Rock climbing has a strong history in the Priest Lake area. Because you can see chimney rock from the lake, many early Priest Lake visitors talked about whether or not chimney rock would ever be climbed. Mountaineers from Seattle tried to climb the rock in 1933. They were unsuccessful, but returned the following year to put a team of 4 climbers on top. The route they took has become the standard route to the top, to this day still a hair-raising trip. Chimney Rock was soloed the following year by an ambitious climber in tennis shoes. John Booth started the approach from his parents cabin at Indian Creek bay, hiking a rough trail from the lake to the base of Chimney. He climbed up and down the rock without a rope and back to his parents cabin by nightfall. This rather alarming feat would still be considered a major event even by today's high rock climbing standards.

Chimney rock was virtually ignored until the early 70's, when the team of John Roskelley and Chris Kopszynski came on the scene. This team was the first to free climb the east face. The east face is the side we can't see from Priest Lake. This face is steeper and longer than the Priest Lake side and overhangs 15 feet at the top. As John describes it, he was lay backing up a flake when his arms tired and he started sliding down. The corduroy pants he was wearing caught on the flake just long enough for him to pound in a piton. He claims it's the first time he realized he could die in the mountains.

There are over 20 routes to the top of Chimney Rock and 2 routes of descent. The rappel chimney on the west face is the normal route of descent and can be done with one rope. The east face descent is free hanging for most of the second rappel and requires two ropes. Both routes of descent require some easy down climbing to reach the base safely. There is also a rough climbers trail that winds around the base of the north face, providing access to the east side.

A climb of Chimney Rock is an all day outing. The rock can be reached via the Mount Roothaan trailhead. It takes 2 hours from the car to the base of Chimney Rock, and 3 to 4 hours to complete the climb. A guidebook is available from Keokee press that describes the approach and the climbing routes. The book is called  "Climbers guide to North Idaho and the Cabinet wilderness" written by Thaddeus Laird.

A local climbing area within 20 minutes of Priest Lake that is easily accessible is Granite Pass. Granite Pass is located on Idaho highway 57 about 12 miles north of Nordman and one mile north of Granite Falls. The road passes through cliffs that are 50 feet high. Easy to rope or lead climbs are found on both sides of the road. You can park next to the climbing and easily walk around the back of each cliff to set up top rope anchors. Most of these anchors consist of large trees, but some chain anchors are in place.

The classic route here is Spider in the Crux, a bolted sport climb that was first climbed in 1995 by Charlie Sassara. This striking line is located on the buttress on the right side of the road as you drive north. It was top-roped for many years by slinging 2 large boulders at the top for anchors. Local bolters equipped the route, but before they could complete the first lead of the climb, on a warm August evening, Alaskan ace and climbing guide Sassara led the route.

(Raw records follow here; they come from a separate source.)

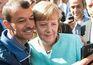 """Refugiados fazem """"selfies"""" com Angela Merkel"""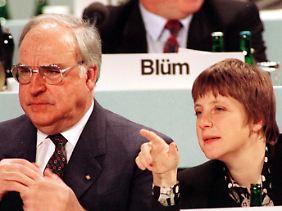 Hinsichtlich der Amtszeit ist Helmut Kohl Merkel noch vier Jahre voraus.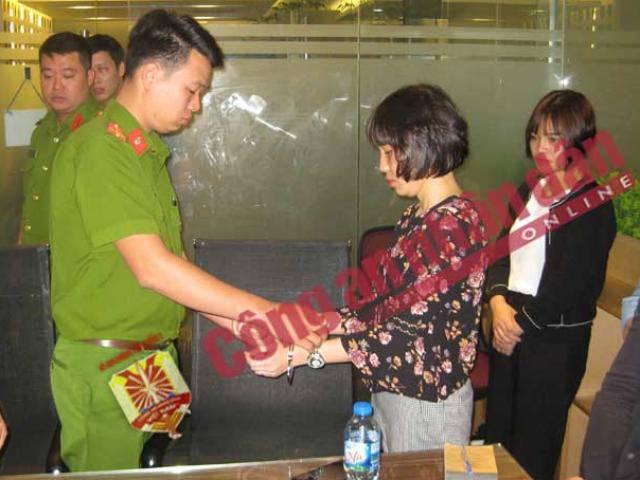 Bắt khẩn cấp 1 giám đốc DN trung gian thanh toán trong đường dây đánh bạc Rikvip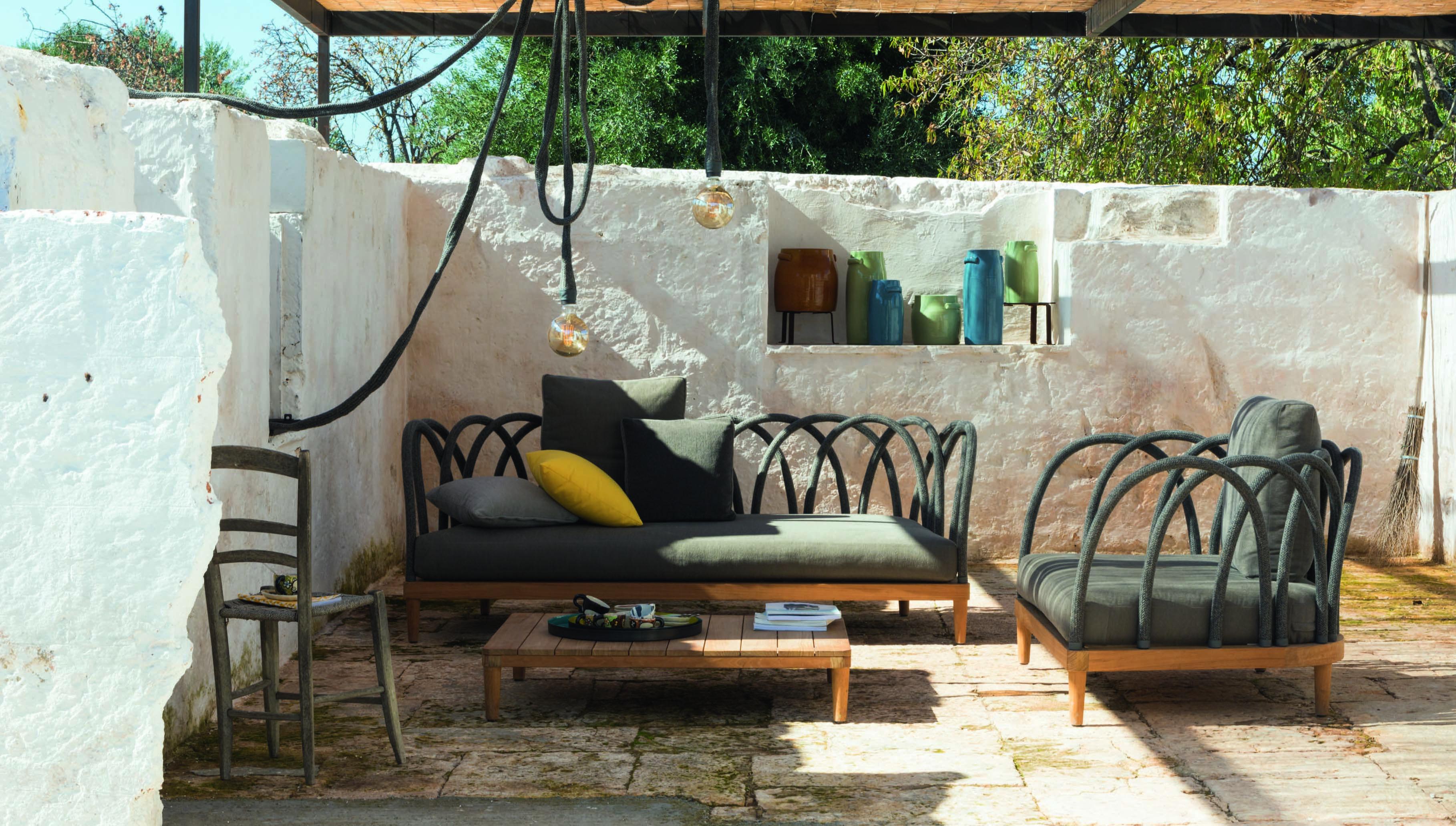Mobili Da Giardino Di Design.Arredi Outdoor Le Collezioni Di Design Dell Azienda Unopiu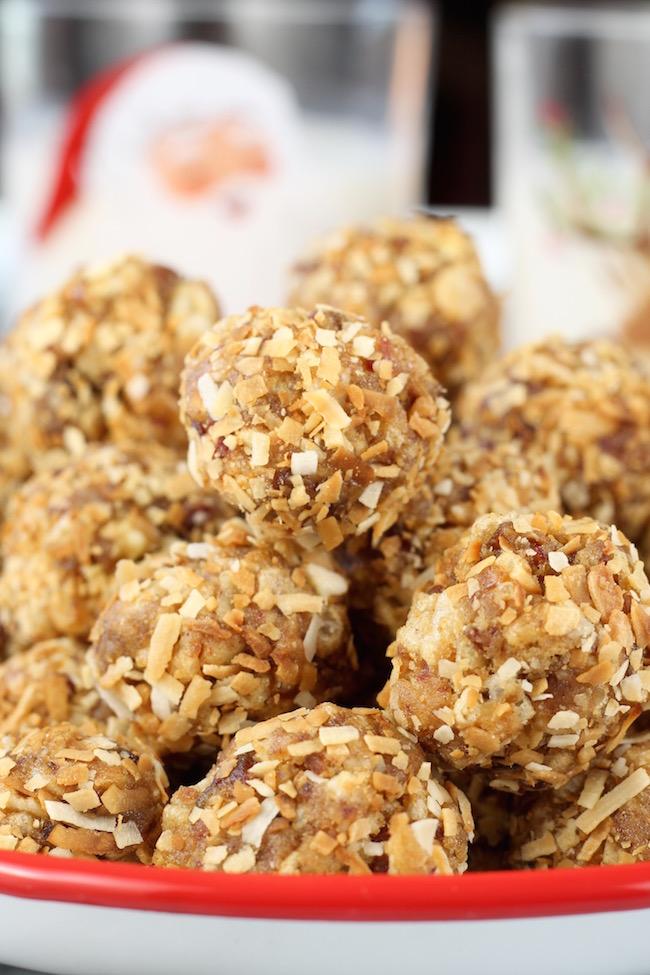 Easy Coconut Date Balls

The newest area to be developed is Lions Head. This granite spire is twice as high as Chimney Rock and just as steep. Charlie Sassara was on scene here as well, establishing the first ascent of the west face, a climb he calls The Fugitive. The north face route, a route called Lion Tamer, is the longest climbing route in the Selkirk mountains. Only a handful of climbers have ventured onto the north face, a free climb since 1991.